#### [Given data]

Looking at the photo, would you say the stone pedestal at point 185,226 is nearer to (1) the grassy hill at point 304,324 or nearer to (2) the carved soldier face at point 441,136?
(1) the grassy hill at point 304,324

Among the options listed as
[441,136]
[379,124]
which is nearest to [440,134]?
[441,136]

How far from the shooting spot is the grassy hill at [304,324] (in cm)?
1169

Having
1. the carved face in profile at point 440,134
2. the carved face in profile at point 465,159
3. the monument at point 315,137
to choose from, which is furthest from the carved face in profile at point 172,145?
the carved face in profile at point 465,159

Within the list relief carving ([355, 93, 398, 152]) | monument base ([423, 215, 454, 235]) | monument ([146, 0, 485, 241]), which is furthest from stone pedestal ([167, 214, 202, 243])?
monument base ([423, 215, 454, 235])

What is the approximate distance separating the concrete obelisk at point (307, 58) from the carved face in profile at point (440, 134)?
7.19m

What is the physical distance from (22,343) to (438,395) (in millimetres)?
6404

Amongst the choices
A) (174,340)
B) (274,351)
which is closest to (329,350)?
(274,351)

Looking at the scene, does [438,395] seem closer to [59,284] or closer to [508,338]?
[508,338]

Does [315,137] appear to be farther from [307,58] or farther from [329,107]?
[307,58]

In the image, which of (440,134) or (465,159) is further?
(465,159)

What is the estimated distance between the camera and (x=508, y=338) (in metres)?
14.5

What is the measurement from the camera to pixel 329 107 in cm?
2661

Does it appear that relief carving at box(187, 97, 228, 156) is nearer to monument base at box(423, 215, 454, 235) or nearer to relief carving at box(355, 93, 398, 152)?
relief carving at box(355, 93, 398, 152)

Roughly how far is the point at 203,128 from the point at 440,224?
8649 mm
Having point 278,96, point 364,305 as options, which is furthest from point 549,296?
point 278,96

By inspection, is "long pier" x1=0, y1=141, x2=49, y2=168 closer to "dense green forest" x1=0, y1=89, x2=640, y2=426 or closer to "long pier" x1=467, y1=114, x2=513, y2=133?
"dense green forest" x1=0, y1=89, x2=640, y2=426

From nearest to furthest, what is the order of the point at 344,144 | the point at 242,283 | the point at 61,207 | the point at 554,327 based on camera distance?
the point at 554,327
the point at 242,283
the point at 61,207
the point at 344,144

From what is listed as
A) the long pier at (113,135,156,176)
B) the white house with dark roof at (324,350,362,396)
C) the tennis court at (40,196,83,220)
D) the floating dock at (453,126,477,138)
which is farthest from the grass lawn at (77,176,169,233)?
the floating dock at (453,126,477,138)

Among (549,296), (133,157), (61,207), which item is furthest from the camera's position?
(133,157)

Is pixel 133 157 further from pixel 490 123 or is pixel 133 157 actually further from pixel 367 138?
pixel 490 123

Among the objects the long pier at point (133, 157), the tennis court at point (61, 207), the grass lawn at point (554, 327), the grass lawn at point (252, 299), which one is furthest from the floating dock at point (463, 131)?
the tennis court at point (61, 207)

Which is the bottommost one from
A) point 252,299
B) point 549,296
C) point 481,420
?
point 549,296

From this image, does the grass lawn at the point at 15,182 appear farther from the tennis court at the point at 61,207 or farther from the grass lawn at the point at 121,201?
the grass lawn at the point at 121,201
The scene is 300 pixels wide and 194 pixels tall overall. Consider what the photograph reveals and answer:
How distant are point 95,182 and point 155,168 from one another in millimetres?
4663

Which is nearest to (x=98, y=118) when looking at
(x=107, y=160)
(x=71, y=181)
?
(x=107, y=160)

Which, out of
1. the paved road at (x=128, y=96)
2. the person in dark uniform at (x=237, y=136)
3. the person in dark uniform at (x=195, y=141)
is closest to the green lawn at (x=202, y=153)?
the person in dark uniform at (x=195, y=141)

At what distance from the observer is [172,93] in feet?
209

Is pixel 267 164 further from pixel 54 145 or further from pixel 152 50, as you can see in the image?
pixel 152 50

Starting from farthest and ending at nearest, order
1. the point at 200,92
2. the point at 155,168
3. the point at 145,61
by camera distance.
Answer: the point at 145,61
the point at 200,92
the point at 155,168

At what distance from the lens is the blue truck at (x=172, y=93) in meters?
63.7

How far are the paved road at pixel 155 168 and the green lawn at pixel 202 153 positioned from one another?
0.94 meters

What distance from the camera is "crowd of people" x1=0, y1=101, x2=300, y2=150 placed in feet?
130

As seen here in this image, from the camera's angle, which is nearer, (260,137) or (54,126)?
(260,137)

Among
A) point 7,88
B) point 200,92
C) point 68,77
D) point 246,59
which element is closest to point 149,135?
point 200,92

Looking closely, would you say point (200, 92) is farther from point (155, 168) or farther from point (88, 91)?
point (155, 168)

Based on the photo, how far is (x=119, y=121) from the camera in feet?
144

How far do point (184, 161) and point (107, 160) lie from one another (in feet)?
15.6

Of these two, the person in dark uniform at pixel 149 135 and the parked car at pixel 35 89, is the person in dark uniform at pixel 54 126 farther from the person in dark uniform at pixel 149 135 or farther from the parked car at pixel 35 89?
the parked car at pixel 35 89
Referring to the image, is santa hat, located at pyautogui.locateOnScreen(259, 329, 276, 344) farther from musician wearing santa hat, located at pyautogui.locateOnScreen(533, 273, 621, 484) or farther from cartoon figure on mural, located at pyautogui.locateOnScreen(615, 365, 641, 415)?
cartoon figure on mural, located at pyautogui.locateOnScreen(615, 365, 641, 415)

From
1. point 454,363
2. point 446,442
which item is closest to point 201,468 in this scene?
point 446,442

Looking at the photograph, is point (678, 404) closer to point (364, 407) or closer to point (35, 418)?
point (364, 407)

#### [Task goal]
Please copy out the material word for word, starting at the line that contains "Referring to the" and continuing through its final line.

#### [Solution]
Referring to the image, is santa hat, located at pyautogui.locateOnScreen(259, 329, 276, 344) farther from musician wearing santa hat, located at pyautogui.locateOnScreen(533, 273, 621, 484) or farther from cartoon figure on mural, located at pyautogui.locateOnScreen(615, 365, 641, 415)?
cartoon figure on mural, located at pyautogui.locateOnScreen(615, 365, 641, 415)

From
1. point 454,363
2. point 446,442
which item is closest to point 201,468 in this scene?
point 446,442

Looking at the photograph, is point (678, 404) closer to point (364, 407) or closer to point (35, 418)?
point (364, 407)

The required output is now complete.